Archive for Şubat 2011

Alt'ın Üst Olması

17 Şubat 2011 Perşembe § 0

Bugün öğrendim ki benden sonra üni'ye giren arkadaşım benden önce mezun oluyor. Psikolojim nasıl bozuldu bir bilseniz. Okula, derslere söve söve bir hal oldum.

Korkuyorum ki kardeşim de üni'ye girip benden önce mezun olacak.

Bu konuda çok yazmak istiyorum fakat burada kessem iyi olacak. Yoksa güzel Türkçe'mizin naçizane örneklerini sıralamaya başlayacağım...

Ah Şu Eski Zamanlar

9 Şubat 2011 Çarşamba § 0

Dün bir arkadaşımla telefonda konuşurken bana şöyle bir soru sordu "Oturduğun mahallede dışarıda oynayan çocuk gördün mü?" Odamın penceresinden dışarıya baktım, hiç çocuk sesi gelmiyordu.

Halbuki bizim zamanımızda böyle miydi? Okuldan gelip dışarıya çıkmak için can atardım. Mahallede maç yapmaya, arkadaşlarla muhabbet etmeye, avare avare gezmeye, akla gelen mantıklı/mantıksız her fikri uygulamaya bayılırdık. Hele ki akşam karanlığında saklambaç oynamak bir başkaydı.

Mahalledeki çoğu insanı tanırdım. Muhabbetim olsun olmasın kimin nerede oturduğunu bilirdim. Arkadaşların annelerinin gün içinde mahalledeki tüm çocukları yemeğe çağırdığı olurdu. Utana sıkıla gidilen yemekler, üstündeki utangaçlık atıldıktan sonra eğlenceye dönerdi.

Daha çocuk yaşımızda arkadaşın bana "annenden para al sinemaya gidelim" dediğini hatırlıyorum. Filmi bile hatırlıyorum, Oyuncak Hikayesi 2'ydi.

Ya yaptığımız mahalle maçlarına ne demeli?

**Görev ayrıntıları**
Mahalle anılarını anlatan blog yazısını son cümlesinden sonrasıyla sürdürün. Kayıtlar, blog yazısından ayrı bir malzemedir.

**Gösterilen kayıtlar**
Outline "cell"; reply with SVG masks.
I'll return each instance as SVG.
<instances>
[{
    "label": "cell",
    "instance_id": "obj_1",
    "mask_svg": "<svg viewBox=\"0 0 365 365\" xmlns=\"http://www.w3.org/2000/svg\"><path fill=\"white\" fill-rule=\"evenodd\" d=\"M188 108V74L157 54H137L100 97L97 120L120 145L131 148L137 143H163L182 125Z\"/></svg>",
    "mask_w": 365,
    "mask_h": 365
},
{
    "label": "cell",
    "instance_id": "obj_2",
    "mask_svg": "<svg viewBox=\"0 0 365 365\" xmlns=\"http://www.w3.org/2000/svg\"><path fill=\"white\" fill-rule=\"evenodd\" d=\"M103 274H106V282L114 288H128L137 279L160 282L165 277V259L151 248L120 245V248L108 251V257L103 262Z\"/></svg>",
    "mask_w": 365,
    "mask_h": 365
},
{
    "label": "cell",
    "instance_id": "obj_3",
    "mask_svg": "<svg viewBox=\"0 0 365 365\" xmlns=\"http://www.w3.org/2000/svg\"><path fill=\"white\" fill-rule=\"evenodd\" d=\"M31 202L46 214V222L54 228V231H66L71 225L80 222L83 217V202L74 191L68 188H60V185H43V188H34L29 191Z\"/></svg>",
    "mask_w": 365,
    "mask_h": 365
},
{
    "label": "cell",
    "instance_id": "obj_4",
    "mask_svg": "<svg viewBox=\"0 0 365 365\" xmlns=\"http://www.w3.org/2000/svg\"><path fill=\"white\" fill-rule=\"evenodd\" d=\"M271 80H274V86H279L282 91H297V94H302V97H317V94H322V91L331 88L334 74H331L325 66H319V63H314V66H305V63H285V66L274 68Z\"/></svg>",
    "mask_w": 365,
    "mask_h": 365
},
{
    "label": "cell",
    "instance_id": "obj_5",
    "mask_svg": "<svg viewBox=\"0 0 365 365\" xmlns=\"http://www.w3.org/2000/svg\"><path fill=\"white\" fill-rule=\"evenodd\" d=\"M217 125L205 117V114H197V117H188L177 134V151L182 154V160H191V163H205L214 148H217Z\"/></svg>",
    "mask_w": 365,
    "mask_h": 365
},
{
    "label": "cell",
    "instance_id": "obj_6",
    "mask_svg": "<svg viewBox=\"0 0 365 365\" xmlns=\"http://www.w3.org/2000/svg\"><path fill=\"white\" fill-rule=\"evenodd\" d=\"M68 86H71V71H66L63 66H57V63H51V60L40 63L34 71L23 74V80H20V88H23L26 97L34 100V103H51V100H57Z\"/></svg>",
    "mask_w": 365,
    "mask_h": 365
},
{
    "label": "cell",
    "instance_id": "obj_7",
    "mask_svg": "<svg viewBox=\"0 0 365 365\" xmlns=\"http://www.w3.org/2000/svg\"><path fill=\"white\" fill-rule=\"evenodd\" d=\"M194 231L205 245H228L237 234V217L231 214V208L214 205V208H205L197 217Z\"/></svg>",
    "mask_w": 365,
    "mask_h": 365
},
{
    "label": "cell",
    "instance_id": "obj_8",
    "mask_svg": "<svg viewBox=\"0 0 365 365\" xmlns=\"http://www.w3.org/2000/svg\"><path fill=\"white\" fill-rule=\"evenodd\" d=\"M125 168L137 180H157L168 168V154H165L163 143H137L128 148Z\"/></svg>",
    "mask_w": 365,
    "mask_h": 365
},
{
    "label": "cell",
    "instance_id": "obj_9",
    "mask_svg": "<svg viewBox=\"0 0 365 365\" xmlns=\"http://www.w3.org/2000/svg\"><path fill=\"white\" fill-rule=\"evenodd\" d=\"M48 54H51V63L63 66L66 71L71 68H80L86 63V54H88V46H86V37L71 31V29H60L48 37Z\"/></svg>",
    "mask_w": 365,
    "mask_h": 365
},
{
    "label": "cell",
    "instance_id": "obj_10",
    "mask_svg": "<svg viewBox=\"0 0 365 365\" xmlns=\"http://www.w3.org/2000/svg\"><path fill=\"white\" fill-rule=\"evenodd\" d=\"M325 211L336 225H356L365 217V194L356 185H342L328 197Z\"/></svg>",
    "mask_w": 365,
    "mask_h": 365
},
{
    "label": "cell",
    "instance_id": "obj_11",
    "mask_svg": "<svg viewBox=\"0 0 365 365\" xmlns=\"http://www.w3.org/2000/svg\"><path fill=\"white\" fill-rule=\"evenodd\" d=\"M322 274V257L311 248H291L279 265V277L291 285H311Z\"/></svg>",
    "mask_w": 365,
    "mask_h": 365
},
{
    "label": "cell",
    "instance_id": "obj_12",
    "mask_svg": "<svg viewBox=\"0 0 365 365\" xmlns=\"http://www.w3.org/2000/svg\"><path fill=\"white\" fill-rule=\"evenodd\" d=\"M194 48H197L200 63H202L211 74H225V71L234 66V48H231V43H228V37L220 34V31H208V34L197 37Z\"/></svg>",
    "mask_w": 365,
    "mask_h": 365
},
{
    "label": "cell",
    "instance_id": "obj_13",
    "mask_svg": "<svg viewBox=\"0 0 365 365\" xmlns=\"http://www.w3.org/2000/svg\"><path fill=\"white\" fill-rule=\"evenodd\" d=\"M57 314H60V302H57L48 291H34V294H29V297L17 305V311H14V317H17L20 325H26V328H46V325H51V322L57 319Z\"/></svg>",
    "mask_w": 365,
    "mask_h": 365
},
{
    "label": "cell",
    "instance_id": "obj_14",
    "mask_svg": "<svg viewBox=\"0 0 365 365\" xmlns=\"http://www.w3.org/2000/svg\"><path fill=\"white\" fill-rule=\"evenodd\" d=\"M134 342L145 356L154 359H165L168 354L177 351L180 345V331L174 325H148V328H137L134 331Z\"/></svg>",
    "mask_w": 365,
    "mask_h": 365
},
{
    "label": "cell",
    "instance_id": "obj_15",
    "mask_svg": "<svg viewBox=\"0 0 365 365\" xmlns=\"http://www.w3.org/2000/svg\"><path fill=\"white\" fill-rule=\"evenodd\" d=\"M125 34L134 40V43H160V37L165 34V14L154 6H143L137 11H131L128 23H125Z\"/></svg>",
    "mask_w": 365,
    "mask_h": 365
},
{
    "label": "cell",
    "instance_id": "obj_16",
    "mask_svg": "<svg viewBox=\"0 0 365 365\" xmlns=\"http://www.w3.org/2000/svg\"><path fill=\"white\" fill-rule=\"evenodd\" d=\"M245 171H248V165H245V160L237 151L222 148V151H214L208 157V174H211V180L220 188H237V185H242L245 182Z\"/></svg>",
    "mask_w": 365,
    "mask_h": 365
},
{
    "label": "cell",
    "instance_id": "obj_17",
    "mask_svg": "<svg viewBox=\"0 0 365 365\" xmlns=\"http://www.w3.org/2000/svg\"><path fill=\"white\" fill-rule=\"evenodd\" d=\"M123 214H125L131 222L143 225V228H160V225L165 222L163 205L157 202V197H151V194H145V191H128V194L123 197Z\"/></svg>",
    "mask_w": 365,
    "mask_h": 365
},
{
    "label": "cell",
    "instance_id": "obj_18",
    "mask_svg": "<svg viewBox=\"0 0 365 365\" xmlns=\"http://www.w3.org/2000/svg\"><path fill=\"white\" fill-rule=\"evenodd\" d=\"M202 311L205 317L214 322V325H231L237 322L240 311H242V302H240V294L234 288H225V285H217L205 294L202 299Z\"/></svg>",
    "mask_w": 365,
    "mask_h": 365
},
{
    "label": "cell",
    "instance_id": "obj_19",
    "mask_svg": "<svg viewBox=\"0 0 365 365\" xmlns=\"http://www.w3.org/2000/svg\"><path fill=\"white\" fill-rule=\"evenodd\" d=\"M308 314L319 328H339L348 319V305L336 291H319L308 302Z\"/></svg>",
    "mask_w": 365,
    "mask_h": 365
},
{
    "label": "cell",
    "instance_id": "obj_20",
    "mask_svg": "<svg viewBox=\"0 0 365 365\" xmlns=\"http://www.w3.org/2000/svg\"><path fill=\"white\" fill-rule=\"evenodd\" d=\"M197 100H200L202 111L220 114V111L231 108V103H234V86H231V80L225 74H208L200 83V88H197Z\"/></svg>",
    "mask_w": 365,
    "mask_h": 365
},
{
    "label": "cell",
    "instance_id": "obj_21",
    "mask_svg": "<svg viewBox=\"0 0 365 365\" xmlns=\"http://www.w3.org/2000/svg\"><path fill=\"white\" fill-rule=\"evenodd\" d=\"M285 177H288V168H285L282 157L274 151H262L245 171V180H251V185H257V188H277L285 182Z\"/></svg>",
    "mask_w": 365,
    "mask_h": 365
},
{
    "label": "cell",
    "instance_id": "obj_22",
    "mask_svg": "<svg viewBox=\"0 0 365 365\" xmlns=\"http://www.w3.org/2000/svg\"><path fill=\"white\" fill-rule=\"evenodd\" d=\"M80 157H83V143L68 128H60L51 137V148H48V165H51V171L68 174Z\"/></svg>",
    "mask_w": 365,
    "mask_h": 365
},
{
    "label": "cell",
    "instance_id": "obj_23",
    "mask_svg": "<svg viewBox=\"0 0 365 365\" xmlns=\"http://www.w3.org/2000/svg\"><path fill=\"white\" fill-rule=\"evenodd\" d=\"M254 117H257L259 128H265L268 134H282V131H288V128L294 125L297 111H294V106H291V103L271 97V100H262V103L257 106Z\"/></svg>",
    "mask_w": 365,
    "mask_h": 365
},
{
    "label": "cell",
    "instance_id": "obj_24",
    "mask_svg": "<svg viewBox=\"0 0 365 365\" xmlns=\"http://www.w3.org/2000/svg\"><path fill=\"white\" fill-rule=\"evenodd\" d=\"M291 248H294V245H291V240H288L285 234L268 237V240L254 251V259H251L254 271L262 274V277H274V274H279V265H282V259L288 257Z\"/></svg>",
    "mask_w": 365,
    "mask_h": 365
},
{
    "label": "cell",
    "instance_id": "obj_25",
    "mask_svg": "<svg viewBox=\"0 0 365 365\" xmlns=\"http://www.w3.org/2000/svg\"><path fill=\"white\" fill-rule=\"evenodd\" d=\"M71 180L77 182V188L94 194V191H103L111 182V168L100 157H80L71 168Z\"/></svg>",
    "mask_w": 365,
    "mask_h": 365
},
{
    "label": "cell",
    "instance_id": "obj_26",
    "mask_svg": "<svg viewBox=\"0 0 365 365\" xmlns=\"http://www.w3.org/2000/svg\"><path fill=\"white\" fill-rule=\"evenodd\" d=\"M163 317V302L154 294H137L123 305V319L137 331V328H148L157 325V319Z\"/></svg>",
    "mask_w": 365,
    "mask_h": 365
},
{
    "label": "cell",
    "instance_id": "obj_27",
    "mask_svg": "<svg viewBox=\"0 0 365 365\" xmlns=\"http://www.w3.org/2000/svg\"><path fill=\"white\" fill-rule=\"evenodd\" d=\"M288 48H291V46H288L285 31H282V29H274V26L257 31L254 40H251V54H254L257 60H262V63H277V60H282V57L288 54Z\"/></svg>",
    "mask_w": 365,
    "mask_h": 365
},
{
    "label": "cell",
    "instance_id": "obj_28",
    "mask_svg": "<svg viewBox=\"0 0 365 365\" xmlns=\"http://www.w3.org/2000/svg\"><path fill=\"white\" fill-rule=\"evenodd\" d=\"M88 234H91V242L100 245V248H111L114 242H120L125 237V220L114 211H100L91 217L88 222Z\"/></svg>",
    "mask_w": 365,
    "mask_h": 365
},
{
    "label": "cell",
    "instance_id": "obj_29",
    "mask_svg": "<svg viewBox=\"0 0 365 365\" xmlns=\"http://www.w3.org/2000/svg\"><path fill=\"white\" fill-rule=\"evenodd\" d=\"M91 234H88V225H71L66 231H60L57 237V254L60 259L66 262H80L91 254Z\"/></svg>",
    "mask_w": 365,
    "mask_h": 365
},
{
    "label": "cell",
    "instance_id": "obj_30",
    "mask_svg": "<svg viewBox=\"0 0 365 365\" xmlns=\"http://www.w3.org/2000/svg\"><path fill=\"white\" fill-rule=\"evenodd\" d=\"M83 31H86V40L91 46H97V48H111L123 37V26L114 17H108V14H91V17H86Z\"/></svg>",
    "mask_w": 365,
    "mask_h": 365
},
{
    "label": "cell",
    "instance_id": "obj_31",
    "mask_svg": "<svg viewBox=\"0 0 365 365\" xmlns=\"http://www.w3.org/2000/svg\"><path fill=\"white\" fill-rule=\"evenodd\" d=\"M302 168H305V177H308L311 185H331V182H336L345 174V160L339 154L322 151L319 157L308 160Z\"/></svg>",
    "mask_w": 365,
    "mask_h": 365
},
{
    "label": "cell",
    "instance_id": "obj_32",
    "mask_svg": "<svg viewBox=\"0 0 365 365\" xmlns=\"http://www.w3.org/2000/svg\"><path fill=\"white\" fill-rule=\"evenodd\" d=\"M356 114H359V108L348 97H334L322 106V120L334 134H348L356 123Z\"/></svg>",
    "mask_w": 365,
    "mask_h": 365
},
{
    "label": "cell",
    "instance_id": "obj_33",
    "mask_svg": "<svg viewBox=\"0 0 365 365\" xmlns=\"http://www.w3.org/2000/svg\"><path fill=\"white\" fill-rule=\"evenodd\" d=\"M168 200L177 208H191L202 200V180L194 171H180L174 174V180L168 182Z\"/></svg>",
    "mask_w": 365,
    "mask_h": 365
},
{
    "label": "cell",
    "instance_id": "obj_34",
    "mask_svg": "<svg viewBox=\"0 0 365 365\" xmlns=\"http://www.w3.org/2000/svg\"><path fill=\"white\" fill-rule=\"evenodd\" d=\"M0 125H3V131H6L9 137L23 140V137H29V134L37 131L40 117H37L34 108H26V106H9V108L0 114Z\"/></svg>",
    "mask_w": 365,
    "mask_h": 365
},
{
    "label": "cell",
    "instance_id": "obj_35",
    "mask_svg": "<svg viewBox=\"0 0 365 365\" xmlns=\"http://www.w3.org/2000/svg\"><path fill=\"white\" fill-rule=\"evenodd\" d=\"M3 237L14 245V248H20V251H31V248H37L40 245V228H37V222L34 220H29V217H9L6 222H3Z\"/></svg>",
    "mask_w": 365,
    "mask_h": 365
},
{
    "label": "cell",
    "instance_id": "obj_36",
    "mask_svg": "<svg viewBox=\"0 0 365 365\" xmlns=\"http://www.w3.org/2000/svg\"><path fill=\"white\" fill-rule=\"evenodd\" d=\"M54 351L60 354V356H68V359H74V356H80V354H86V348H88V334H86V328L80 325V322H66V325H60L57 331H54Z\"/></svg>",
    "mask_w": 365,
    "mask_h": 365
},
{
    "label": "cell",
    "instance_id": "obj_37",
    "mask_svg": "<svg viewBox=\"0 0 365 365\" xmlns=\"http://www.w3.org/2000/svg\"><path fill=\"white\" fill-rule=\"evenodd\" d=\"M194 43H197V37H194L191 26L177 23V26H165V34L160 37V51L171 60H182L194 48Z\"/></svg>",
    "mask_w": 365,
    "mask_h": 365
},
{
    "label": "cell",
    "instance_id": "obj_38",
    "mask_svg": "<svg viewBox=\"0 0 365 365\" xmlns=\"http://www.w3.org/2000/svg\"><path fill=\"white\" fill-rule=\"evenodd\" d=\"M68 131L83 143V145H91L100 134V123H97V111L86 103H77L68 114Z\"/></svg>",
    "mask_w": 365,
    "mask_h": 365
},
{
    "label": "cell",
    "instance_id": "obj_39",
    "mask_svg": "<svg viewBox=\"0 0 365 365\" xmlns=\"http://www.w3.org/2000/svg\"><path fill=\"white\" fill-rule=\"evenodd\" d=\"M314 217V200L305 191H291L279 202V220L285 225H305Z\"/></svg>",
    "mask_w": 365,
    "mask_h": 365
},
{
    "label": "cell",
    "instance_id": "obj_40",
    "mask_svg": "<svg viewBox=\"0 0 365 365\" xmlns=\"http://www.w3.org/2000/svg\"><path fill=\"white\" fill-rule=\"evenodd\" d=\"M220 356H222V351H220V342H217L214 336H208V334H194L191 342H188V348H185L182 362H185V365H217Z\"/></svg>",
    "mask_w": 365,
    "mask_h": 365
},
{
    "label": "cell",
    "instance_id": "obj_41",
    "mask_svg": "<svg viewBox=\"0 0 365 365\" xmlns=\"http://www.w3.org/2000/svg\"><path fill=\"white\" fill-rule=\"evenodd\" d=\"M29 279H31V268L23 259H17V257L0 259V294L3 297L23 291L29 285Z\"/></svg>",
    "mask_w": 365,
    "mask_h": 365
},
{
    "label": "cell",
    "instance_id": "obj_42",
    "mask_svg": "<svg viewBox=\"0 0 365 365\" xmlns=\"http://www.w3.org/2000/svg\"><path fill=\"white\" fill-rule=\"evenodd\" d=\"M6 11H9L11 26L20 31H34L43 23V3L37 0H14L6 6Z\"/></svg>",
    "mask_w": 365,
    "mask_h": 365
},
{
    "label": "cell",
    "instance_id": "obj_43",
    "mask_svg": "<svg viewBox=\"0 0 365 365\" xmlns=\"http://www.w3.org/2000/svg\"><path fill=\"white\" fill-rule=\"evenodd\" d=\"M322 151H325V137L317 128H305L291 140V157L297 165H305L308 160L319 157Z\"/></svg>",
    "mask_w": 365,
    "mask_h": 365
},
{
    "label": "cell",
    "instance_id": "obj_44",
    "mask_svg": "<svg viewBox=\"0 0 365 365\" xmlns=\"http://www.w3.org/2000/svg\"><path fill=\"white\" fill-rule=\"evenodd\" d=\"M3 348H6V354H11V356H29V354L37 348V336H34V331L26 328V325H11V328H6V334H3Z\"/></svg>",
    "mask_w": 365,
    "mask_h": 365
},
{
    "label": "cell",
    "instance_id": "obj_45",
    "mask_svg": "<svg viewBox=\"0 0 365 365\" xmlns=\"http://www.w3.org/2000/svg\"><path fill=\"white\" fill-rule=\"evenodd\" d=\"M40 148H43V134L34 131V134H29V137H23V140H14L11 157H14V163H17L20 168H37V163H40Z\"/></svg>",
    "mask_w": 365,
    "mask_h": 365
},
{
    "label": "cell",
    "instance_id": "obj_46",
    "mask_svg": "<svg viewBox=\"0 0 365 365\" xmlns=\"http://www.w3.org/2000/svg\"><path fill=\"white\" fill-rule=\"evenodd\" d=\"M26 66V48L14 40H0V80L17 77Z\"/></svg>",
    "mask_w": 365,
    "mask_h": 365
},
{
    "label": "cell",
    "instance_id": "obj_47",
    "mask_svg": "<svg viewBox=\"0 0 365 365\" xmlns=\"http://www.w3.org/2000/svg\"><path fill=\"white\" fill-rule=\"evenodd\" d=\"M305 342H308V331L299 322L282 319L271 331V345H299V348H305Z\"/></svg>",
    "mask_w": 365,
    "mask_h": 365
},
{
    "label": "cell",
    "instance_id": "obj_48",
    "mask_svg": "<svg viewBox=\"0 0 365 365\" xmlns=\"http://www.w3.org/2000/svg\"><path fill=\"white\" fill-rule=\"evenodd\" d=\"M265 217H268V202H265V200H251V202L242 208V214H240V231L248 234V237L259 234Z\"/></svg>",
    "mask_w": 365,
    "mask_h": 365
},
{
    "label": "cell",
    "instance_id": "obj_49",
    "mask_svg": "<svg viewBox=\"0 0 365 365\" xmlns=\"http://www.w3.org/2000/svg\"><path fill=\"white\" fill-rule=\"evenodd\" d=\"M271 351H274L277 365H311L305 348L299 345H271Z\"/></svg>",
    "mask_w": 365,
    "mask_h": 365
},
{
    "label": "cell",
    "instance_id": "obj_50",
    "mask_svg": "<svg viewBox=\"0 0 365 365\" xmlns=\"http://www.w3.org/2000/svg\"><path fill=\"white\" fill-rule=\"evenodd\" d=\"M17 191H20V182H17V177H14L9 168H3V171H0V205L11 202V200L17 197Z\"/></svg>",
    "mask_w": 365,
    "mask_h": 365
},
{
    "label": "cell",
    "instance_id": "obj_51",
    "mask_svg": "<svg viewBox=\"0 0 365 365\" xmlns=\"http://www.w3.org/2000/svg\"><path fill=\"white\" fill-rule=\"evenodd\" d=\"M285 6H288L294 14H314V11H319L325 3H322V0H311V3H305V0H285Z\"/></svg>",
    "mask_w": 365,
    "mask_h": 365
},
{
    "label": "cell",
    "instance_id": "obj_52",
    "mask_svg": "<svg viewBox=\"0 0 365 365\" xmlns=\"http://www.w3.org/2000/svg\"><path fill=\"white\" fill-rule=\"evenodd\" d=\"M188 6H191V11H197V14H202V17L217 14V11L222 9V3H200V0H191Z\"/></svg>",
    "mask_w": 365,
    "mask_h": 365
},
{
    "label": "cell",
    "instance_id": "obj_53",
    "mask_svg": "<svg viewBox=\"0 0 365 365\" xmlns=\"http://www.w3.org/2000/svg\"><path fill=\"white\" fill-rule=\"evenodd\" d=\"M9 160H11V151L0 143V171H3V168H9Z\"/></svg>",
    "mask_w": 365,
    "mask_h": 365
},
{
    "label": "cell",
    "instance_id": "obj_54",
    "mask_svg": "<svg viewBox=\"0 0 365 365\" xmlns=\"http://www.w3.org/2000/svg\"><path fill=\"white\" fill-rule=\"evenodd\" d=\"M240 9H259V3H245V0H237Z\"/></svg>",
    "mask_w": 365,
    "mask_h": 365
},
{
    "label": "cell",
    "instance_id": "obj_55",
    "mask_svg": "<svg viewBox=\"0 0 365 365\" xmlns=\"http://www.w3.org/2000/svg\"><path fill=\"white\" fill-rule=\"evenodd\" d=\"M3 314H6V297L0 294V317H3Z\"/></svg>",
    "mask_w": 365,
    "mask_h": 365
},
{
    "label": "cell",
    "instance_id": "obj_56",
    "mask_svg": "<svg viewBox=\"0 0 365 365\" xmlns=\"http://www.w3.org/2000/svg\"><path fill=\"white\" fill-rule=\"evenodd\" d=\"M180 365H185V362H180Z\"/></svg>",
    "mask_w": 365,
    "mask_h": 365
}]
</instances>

**Alıştırma çıktısı**
Mahalledeki çocuklarla bir aradayken birisi koşarak ve bağırarak gelir "heyyy arka mahalle caminin önünde maç yapalım diyor, haydi gidelim" hemen koşarak caminin önüne gidilmeye başlanır. Tabi bu arada kaleci kim olacak kavgası, ilerde kim olacak kavgası yapılır. Rakip takımla karşılaşılınca son maçta galip gelindiyse o yüzlerine vurulur. Eğer son maçta mağlup olunmuşsa eski farklı galibiyetler hatırlatılarak durum eşitlenmeye çalışılır.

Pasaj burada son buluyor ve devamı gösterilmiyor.